# YOUR INSTRUCTIONS
As the answer, give exactly the lines of the records below from the one with "Breaking the Dams" through the one with "Tired as a Mother", ends included and pictures left out.

# DATA IN THIS EXERCISE
###

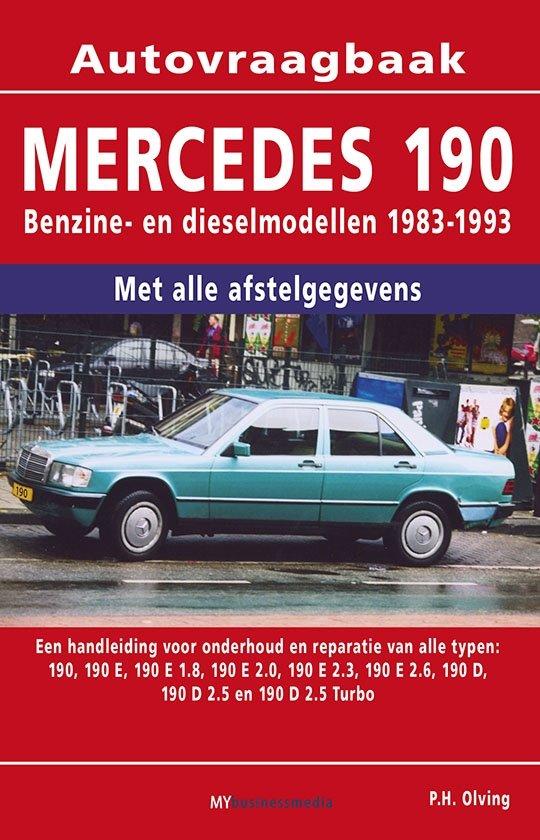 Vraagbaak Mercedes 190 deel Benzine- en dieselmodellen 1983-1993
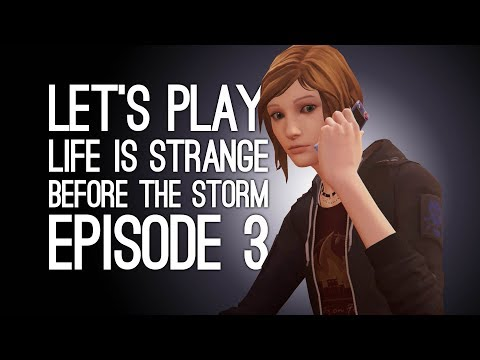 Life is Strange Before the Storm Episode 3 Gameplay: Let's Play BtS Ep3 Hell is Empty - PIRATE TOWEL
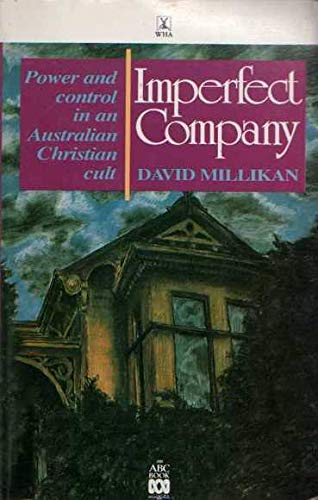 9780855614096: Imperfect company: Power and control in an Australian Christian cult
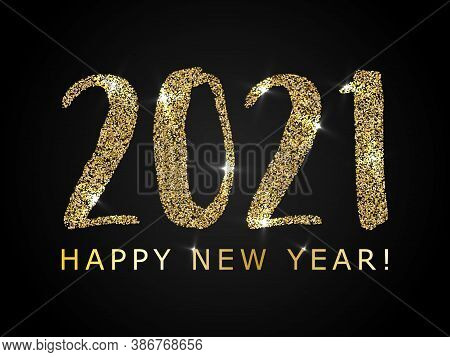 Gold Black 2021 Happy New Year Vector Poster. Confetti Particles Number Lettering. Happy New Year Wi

###

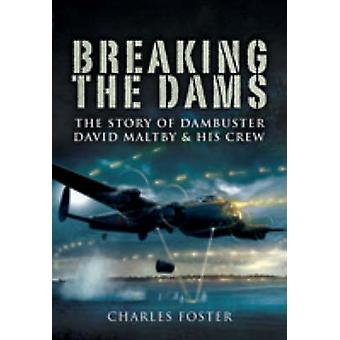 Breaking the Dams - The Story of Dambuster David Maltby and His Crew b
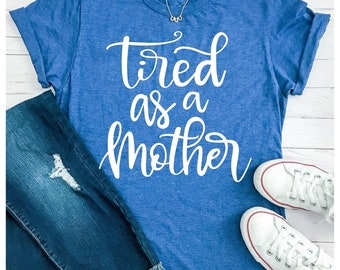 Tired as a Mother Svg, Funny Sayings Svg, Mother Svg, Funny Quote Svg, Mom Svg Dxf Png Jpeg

###

# EXERCISE RESPONSE
 Breaking the Dams - The Story of Dambuster David Maltby and His Crew b
 Tired as a Mother Svg, Funny Sayings Svg, Mother Svg, Funny Quote Svg, Mom Svg Dxf Png Jpeg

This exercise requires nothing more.